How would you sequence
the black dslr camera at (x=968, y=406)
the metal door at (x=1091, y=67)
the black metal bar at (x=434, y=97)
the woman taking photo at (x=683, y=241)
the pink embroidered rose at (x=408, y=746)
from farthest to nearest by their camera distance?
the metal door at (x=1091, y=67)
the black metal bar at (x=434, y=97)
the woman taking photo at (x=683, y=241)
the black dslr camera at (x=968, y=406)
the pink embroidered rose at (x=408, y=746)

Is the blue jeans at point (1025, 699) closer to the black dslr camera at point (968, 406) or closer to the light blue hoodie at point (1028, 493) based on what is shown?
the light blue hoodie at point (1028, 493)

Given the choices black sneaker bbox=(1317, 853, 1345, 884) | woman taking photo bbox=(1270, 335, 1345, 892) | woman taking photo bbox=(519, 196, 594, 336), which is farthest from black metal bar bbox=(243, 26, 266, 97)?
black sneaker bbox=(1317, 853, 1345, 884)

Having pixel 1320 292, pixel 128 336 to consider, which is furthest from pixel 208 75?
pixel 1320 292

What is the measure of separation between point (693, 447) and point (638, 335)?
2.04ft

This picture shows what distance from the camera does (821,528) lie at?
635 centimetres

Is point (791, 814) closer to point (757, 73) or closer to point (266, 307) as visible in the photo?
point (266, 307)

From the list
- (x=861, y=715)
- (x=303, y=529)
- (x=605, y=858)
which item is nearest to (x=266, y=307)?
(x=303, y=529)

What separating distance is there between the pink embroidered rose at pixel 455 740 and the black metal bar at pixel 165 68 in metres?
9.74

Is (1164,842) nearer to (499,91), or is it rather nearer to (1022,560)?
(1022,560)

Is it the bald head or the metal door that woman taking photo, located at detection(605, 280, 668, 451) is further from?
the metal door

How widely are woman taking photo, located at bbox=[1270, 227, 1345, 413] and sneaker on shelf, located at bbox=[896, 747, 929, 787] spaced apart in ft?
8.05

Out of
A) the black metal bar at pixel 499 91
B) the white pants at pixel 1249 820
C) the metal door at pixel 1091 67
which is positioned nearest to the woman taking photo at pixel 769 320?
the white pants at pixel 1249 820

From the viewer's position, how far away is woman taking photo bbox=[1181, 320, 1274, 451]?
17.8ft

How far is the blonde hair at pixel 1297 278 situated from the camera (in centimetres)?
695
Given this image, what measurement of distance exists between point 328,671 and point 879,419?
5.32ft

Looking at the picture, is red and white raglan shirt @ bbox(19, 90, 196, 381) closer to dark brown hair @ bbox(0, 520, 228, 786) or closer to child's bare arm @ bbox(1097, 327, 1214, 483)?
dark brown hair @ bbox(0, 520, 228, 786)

WHAT NEEDS TO BE DONE: Reproduce the material above, substituting "nearer to" for every occurrence of "closer to" and leaving everything else unchanged.

THE SOLUTION:
How would you sequence
the black dslr camera at (x=968, y=406)
the metal door at (x=1091, y=67)
the black metal bar at (x=434, y=97)
the woman taking photo at (x=683, y=241)
the pink embroidered rose at (x=408, y=746)
from farthest to nearest by their camera distance?
the metal door at (x=1091, y=67)
the black metal bar at (x=434, y=97)
the woman taking photo at (x=683, y=241)
the black dslr camera at (x=968, y=406)
the pink embroidered rose at (x=408, y=746)

Is the blue jeans at point (1025, 699) nearer to the black dslr camera at point (968, 406) or nearer to the light blue hoodie at point (1028, 493) based on what is shown?
the light blue hoodie at point (1028, 493)

Given the choices black sneaker bbox=(1317, 853, 1345, 884) | woman taking photo bbox=(1270, 335, 1345, 892) | woman taking photo bbox=(519, 196, 594, 336), which is farthest from black metal bar bbox=(243, 26, 266, 97)?
black sneaker bbox=(1317, 853, 1345, 884)

Having pixel 1320 292, pixel 128 336 to consider, which is furthest from pixel 208 75?
pixel 1320 292

What is the measure of separation between point (693, 447) and point (638, 335)?
2.04ft

This picture shows what distance from the camera does (821,528) lie at?
635 centimetres

Is point (791, 814) nearer to point (757, 73) or nearer to point (266, 307) as visible in the photo?
point (266, 307)

From the list
- (x=861, y=715)
- (x=303, y=529)
- (x=605, y=858)
which item is nearest to (x=266, y=307)?
(x=303, y=529)

What separating distance is there between the pink embroidered rose at pixel 455 740 and the black metal bar at pixel 165 68 in metres?
9.74

Is (1164,842) nearer to (499,91), or is it rather nearer to (1022,560)?
(1022,560)

Is it the bald head or the metal door that woman taking photo, located at detection(605, 280, 668, 451) is further from?
the metal door

How widely are woman taking photo, located at bbox=[1270, 227, 1345, 413] and sneaker on shelf, located at bbox=[896, 747, 929, 787] spaced apart in ft?
8.05

Out of
A) the black metal bar at pixel 499 91
B) the white pants at pixel 1249 820
C) the metal door at pixel 1091 67
which is positioned nearest to the woman taking photo at pixel 769 320?
the white pants at pixel 1249 820

From the viewer's position, how far away is woman taking photo bbox=[1181, 320, 1274, 451]?
17.8ft

How far is the blonde hair at pixel 1297 278 situated from the camera (in centimetres)?
695
Given this image, what measurement of distance exists between point 328,671 and point 879,419?
5.32ft

Looking at the picture, is red and white raglan shirt @ bbox(19, 90, 196, 381) nearer to dark brown hair @ bbox(0, 520, 228, 786) or nearer to child's bare arm @ bbox(1097, 327, 1214, 483)?
dark brown hair @ bbox(0, 520, 228, 786)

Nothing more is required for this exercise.